> Stated task
Reproduce the juice-fast blog post word for word, from "Follow along on" up to and including "has juiced before.".

> Selection
☆ ☆ ☆

Follow along on a low carber’s journey of juicing, sacrifice and… well, right now it’s sacrifice only, really… as a typically low carb blogess and her sweet baboo embark on a liquid only diet for 10 days, based on the documentary, Fat, Sick and Nearly Dead. The mission? To seek out bold, new flavors. To explore the galaxy for intelligent, new ideas. To shed a little junk in the trunk. To boldly juice what no girl has juiced before.
I now know juicing has to be an adventure desperate people take. No sane, well-adjusted person decides one morning, “Why not live on beverages that consist of the Amana colors from 1970’s appliances and feel like the hairy butt of a carrot for 10 days?” Who, with any shred of dignity willingly drinks a beverage with an avocado green liquid and an orange froth fashioned from cucumber armpits and said hairy carrot butts?

☆ ☆ ☆

> Information shown
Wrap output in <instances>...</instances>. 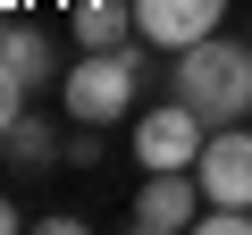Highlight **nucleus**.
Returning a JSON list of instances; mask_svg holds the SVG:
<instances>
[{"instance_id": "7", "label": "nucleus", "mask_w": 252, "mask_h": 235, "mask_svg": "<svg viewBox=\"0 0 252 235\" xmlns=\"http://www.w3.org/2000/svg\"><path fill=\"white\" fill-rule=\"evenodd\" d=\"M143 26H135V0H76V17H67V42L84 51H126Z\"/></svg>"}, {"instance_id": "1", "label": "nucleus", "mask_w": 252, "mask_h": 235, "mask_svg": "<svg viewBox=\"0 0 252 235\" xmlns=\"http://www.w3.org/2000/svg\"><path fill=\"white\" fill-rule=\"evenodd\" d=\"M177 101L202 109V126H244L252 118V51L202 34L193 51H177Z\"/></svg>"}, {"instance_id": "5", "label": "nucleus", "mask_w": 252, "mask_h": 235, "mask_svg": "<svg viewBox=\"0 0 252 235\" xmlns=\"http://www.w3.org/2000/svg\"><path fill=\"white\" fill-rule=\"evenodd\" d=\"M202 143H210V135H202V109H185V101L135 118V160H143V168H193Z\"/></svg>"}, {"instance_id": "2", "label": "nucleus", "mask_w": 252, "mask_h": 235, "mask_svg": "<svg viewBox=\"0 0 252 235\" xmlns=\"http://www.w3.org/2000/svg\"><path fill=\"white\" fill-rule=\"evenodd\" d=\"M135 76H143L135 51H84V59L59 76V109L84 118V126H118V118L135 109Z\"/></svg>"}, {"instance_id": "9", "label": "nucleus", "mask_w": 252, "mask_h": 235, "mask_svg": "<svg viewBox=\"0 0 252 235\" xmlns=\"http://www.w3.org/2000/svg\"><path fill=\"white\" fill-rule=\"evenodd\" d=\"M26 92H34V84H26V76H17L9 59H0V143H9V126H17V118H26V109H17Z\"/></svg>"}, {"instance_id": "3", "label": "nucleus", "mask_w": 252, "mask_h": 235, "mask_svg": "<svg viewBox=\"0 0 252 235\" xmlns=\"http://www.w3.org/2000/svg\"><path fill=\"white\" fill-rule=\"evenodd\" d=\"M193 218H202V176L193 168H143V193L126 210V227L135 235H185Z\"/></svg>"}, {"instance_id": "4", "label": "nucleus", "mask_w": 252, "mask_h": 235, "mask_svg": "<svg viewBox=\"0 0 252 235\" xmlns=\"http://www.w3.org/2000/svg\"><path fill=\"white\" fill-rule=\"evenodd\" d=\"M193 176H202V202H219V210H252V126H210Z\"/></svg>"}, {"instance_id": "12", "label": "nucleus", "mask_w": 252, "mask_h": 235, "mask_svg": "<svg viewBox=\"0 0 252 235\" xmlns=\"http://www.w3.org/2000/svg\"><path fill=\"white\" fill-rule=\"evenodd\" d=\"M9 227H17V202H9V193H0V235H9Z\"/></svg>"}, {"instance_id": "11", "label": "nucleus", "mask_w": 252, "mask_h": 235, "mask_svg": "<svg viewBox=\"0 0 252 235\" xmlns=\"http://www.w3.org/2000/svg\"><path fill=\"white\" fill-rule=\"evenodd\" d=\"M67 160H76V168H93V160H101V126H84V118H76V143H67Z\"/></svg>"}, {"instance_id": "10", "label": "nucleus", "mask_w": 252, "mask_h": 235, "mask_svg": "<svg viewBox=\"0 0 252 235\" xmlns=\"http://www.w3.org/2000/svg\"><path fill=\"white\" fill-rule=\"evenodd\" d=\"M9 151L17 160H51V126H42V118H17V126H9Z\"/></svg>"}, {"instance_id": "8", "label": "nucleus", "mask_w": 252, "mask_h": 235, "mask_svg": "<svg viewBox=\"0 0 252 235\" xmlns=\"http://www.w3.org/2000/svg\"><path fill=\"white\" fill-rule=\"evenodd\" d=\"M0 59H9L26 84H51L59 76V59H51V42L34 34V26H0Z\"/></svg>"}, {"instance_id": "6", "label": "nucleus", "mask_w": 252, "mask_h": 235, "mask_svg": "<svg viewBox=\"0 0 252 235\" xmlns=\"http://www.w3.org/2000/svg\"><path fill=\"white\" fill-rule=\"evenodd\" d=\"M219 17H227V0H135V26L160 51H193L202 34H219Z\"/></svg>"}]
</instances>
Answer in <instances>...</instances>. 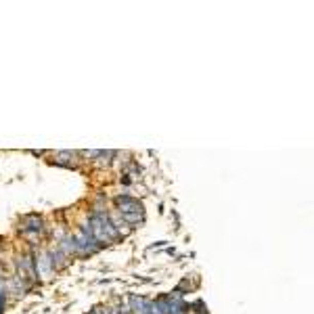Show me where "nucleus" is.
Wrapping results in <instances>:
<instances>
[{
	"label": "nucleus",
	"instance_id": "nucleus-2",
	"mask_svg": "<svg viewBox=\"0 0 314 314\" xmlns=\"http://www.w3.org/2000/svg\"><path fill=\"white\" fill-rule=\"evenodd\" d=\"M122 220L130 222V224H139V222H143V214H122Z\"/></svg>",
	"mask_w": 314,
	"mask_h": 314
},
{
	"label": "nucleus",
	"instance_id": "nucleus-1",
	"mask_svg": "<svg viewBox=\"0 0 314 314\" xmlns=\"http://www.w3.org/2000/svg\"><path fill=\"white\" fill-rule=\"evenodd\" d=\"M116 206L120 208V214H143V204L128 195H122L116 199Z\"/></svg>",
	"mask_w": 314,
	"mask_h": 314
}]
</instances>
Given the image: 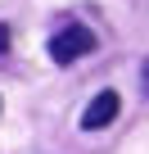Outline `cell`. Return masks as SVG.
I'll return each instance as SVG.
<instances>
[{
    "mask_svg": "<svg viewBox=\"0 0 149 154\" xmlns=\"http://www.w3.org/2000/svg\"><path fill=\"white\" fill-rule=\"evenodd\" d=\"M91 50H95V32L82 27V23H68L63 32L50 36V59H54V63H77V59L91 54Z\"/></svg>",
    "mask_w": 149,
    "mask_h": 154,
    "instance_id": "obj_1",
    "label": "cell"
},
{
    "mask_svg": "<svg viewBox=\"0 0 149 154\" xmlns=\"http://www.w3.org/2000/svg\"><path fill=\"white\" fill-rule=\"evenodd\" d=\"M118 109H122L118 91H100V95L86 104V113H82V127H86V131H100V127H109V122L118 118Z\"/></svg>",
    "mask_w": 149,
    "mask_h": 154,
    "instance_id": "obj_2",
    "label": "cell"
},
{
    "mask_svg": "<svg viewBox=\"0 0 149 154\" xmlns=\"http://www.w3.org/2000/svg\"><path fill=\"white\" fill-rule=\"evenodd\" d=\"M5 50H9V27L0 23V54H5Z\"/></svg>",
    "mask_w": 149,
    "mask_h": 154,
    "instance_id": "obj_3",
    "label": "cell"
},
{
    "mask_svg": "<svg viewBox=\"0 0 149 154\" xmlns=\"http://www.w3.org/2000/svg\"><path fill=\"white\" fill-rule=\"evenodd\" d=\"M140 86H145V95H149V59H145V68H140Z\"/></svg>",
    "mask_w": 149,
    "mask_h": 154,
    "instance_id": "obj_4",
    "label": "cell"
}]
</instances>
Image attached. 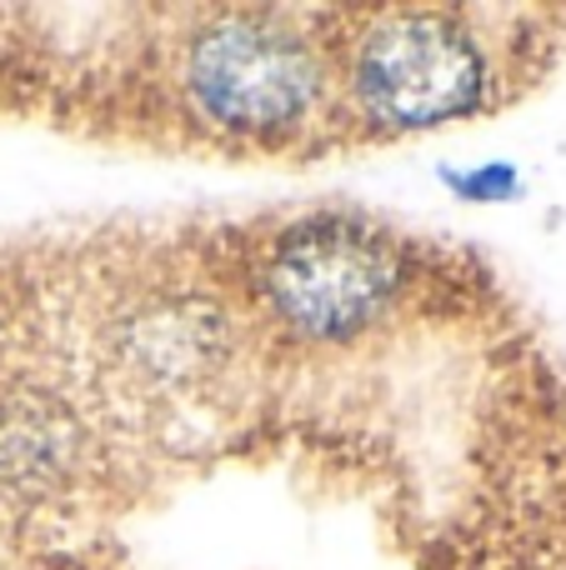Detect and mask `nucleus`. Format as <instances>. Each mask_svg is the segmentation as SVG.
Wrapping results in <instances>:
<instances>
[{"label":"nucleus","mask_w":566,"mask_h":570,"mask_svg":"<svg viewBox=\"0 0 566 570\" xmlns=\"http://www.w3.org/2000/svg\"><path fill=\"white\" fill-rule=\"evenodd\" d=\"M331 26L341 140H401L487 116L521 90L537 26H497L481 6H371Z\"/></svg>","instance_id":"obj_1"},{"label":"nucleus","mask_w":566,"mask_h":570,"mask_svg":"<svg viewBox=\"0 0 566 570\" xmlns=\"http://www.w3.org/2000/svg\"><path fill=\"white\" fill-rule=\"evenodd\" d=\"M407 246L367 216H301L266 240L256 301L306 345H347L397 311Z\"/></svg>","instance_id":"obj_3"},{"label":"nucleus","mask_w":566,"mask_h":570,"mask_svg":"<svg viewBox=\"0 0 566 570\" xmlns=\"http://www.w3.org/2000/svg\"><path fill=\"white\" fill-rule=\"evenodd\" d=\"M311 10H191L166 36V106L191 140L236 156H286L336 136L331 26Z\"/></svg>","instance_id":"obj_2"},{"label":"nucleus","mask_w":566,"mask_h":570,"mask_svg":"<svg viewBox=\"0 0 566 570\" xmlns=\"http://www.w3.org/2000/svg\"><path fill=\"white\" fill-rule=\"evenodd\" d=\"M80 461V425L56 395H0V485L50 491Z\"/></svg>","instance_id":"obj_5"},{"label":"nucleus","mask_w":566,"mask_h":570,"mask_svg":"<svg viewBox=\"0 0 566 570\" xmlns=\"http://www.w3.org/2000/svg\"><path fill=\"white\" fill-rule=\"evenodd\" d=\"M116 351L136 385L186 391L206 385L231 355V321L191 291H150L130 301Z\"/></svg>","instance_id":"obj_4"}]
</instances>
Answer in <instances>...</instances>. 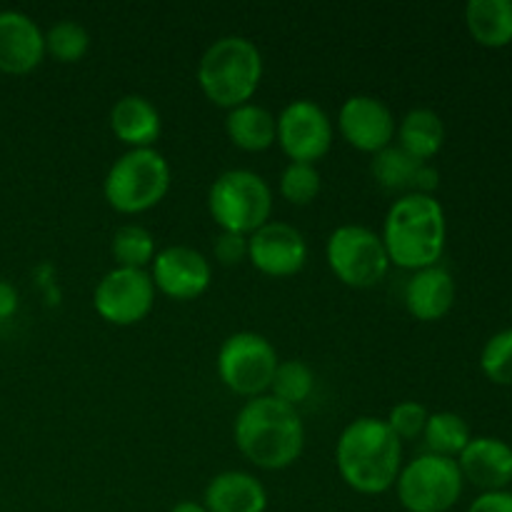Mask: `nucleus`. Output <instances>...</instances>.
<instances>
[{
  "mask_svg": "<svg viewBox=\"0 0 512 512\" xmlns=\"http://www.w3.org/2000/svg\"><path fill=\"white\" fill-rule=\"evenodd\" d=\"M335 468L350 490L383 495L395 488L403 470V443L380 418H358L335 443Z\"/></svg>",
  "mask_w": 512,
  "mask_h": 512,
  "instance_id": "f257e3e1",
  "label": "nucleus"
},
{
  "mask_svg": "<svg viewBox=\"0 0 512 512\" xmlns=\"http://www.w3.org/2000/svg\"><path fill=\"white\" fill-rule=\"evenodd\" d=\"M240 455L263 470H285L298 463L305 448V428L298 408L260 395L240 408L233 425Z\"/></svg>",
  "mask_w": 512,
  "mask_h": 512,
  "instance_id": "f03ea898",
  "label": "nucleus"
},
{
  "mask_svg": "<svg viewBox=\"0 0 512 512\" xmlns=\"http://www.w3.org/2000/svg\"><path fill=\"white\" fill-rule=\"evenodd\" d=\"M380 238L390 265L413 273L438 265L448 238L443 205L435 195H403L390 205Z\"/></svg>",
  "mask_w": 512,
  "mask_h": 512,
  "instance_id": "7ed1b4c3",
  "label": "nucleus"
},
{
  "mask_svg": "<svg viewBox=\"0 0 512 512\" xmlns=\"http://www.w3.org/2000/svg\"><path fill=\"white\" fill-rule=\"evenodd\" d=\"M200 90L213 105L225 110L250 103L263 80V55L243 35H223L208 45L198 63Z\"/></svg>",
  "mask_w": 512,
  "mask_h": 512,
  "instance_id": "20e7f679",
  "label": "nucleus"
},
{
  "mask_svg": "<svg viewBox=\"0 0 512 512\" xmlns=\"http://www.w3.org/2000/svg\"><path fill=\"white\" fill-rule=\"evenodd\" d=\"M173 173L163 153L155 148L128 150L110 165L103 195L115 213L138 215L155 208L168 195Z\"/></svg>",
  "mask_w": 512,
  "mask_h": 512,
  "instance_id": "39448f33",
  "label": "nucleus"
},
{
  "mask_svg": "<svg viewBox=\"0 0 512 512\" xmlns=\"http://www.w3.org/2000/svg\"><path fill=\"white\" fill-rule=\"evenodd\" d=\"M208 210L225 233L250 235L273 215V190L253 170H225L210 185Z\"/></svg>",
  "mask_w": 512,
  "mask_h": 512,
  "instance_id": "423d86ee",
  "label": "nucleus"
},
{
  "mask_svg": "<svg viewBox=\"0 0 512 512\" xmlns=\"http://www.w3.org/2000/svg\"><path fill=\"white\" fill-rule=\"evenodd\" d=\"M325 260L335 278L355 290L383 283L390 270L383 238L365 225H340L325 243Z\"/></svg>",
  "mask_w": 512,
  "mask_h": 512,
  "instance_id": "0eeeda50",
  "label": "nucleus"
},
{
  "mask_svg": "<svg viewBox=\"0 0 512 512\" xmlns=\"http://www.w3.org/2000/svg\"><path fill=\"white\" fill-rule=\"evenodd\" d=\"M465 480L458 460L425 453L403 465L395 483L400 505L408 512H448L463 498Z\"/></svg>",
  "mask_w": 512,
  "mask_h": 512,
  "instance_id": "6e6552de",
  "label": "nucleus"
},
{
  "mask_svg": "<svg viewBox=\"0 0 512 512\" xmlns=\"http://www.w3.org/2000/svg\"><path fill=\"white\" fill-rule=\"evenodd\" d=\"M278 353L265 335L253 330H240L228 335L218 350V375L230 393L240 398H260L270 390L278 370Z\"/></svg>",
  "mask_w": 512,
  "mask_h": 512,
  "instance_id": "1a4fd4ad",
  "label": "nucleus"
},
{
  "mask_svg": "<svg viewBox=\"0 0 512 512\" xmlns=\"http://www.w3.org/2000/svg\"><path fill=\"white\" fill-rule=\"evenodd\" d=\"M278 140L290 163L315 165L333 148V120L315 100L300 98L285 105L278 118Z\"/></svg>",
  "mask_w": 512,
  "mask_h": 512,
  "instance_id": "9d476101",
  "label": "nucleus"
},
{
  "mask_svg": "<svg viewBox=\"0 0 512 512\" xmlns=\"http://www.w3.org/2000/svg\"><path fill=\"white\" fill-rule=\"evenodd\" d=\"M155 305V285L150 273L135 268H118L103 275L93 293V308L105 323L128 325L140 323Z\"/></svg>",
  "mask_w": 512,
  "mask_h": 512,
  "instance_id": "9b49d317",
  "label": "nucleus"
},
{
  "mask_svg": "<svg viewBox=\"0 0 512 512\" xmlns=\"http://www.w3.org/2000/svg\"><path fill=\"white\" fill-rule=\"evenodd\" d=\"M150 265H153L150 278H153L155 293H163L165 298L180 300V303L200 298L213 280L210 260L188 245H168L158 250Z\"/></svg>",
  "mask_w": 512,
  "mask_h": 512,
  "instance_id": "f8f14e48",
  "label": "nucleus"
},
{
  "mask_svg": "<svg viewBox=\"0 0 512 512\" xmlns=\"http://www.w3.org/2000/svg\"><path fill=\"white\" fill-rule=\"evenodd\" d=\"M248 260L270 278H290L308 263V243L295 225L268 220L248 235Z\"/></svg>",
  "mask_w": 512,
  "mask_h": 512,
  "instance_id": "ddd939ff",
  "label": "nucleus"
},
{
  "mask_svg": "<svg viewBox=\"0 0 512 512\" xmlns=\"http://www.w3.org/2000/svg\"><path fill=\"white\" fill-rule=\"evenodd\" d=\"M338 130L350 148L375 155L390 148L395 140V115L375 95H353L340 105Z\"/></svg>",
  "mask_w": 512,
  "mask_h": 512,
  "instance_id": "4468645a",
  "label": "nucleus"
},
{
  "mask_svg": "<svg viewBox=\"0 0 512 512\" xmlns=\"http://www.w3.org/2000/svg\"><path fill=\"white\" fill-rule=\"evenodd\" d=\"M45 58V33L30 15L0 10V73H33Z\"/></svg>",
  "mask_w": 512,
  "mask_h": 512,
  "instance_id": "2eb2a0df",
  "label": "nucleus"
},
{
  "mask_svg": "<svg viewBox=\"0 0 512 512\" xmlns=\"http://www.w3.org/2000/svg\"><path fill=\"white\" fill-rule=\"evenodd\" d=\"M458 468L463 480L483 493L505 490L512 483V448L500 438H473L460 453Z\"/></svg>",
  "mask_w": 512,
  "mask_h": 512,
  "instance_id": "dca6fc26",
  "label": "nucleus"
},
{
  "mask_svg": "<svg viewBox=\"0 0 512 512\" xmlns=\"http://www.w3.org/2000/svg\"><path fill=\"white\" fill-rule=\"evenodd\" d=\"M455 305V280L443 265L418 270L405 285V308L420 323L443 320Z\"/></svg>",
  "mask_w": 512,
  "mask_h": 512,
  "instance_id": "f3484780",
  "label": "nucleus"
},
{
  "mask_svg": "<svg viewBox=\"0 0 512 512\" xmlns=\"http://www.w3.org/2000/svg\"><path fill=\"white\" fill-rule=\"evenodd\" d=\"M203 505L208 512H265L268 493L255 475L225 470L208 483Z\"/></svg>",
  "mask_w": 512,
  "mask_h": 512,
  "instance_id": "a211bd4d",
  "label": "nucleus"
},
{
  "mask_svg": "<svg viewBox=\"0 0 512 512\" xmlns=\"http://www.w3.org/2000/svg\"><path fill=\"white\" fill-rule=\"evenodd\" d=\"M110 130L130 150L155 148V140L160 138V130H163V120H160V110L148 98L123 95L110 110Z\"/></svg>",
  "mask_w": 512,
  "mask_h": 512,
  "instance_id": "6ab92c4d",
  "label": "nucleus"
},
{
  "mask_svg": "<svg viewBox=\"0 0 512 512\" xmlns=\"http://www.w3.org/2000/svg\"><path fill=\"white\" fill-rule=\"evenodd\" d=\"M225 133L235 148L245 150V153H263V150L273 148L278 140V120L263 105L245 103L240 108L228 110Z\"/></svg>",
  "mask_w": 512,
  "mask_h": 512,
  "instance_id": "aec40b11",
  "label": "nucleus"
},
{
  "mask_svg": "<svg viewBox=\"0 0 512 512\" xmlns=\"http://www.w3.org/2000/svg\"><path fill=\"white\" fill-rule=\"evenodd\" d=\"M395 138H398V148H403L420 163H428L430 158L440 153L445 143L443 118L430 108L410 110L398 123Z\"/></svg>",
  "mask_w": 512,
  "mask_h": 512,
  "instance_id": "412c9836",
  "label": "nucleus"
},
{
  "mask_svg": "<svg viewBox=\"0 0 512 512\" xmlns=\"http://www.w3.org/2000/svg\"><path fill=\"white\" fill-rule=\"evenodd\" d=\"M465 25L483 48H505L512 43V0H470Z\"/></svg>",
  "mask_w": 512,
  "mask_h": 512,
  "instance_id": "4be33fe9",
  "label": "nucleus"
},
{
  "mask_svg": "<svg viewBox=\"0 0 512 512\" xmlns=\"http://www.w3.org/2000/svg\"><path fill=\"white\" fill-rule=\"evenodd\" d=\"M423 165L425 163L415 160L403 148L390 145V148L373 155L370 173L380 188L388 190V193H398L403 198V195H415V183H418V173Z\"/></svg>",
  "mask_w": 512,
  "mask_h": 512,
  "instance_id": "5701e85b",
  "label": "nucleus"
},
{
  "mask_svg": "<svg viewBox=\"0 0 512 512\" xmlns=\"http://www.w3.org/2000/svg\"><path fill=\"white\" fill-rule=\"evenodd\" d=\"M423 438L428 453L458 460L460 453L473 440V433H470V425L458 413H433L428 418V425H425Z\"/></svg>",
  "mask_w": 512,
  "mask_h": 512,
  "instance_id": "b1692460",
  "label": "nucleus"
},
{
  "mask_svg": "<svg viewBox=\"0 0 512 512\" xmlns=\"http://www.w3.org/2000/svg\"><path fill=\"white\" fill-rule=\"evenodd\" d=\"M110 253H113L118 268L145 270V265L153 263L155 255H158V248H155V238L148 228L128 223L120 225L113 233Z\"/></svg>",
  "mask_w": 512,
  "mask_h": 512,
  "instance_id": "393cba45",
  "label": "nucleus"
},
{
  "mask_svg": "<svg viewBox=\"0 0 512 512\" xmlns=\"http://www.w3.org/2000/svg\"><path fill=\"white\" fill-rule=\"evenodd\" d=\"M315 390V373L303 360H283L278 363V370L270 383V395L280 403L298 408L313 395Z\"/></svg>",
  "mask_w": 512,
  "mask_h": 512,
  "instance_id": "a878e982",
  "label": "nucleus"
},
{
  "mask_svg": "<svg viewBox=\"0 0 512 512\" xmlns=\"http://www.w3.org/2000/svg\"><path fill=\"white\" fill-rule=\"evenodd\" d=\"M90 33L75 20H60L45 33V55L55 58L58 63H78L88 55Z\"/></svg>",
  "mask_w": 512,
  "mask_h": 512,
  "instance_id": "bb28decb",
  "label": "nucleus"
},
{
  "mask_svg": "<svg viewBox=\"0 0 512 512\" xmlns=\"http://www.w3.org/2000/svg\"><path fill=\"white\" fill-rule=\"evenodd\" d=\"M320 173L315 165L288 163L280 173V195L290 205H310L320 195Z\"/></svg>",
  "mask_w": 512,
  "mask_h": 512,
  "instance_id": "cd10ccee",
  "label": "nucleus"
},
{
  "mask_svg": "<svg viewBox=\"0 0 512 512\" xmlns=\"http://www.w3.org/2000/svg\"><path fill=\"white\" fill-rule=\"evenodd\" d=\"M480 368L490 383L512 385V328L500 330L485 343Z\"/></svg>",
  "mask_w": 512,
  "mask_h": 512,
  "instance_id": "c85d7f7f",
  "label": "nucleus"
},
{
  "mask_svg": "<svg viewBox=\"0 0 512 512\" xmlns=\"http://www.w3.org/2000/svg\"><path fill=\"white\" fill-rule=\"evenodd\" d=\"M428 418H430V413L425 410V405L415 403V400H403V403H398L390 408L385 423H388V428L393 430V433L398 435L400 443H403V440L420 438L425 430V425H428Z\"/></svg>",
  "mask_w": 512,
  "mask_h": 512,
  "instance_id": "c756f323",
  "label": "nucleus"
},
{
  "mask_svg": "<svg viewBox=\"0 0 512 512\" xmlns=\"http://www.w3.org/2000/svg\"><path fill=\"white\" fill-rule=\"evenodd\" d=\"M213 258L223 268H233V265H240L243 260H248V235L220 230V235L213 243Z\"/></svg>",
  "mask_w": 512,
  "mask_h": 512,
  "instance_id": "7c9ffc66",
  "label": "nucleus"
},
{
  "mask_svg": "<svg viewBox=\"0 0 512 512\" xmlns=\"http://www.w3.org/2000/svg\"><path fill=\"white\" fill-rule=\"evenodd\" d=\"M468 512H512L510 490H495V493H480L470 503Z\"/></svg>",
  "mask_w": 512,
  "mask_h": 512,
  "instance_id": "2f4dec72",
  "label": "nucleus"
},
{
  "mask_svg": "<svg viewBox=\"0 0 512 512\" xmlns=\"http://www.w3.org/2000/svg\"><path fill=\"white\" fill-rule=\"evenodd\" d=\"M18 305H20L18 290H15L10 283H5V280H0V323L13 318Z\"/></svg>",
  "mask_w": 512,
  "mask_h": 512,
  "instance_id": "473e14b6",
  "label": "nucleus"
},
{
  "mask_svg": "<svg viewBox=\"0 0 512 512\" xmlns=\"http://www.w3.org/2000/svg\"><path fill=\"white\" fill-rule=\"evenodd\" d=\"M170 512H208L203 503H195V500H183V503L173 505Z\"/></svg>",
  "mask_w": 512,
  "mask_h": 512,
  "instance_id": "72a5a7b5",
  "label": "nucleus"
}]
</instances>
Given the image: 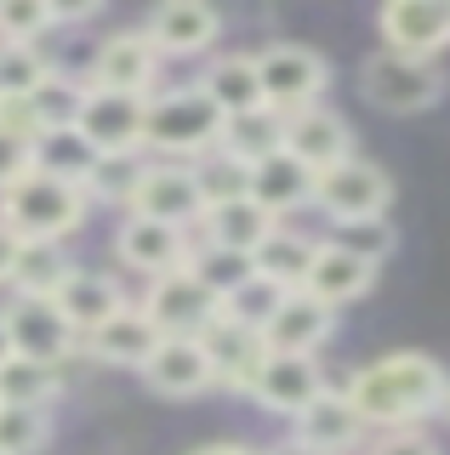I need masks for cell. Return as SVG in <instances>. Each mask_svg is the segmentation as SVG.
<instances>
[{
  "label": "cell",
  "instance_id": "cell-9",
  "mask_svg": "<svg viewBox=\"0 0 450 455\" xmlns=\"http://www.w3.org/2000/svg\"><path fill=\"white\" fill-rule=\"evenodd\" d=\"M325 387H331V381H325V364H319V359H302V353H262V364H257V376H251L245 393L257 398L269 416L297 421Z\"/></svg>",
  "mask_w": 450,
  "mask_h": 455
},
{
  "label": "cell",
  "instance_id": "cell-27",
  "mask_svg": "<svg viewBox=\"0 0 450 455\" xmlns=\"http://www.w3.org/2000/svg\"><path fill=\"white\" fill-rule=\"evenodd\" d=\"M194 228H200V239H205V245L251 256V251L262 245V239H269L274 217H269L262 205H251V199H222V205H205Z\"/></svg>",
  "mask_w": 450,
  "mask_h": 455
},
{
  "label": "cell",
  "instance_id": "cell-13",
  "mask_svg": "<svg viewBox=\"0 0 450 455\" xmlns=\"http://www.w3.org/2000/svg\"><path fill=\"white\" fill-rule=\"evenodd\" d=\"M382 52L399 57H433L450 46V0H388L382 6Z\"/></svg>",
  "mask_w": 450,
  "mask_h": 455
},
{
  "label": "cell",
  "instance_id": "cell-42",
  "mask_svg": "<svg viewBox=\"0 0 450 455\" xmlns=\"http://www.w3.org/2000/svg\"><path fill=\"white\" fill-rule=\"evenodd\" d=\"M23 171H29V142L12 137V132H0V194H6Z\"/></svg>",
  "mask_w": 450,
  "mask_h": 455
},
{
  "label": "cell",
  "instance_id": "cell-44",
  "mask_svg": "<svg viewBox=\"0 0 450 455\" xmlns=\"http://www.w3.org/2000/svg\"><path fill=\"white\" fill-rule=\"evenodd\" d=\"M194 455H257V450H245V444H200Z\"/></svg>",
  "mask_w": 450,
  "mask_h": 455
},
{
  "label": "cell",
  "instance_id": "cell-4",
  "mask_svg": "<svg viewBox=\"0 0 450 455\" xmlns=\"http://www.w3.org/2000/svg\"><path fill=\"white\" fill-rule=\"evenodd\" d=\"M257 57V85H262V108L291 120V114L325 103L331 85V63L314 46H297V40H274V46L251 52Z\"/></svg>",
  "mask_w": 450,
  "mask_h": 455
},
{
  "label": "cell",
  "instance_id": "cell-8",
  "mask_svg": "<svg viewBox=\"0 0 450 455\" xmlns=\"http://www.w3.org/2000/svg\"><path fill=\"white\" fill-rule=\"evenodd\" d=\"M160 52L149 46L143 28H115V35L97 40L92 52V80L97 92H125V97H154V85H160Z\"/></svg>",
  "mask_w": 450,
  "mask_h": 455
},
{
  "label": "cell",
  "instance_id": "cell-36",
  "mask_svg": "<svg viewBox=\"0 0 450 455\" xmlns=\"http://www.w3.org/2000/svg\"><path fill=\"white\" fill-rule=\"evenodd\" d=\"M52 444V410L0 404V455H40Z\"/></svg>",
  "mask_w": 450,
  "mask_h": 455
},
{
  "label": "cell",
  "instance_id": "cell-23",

☆ ☆ ☆

> Final result
Follow along on a low carber’s journey of juicing, sacrifice and… well, right now it’s sacrifice only, really… as a typically low carb blogess and her sweet baboo embark on a liquid only diet for 10 days, based on the documentary, Fat, Sick and Nearly Dead. The mission? To seek out bold, new flavors. To explore the galaxy for intelligent, new ideas. To shed a little junk in the trunk. To boldly juice what no girl has juiced before.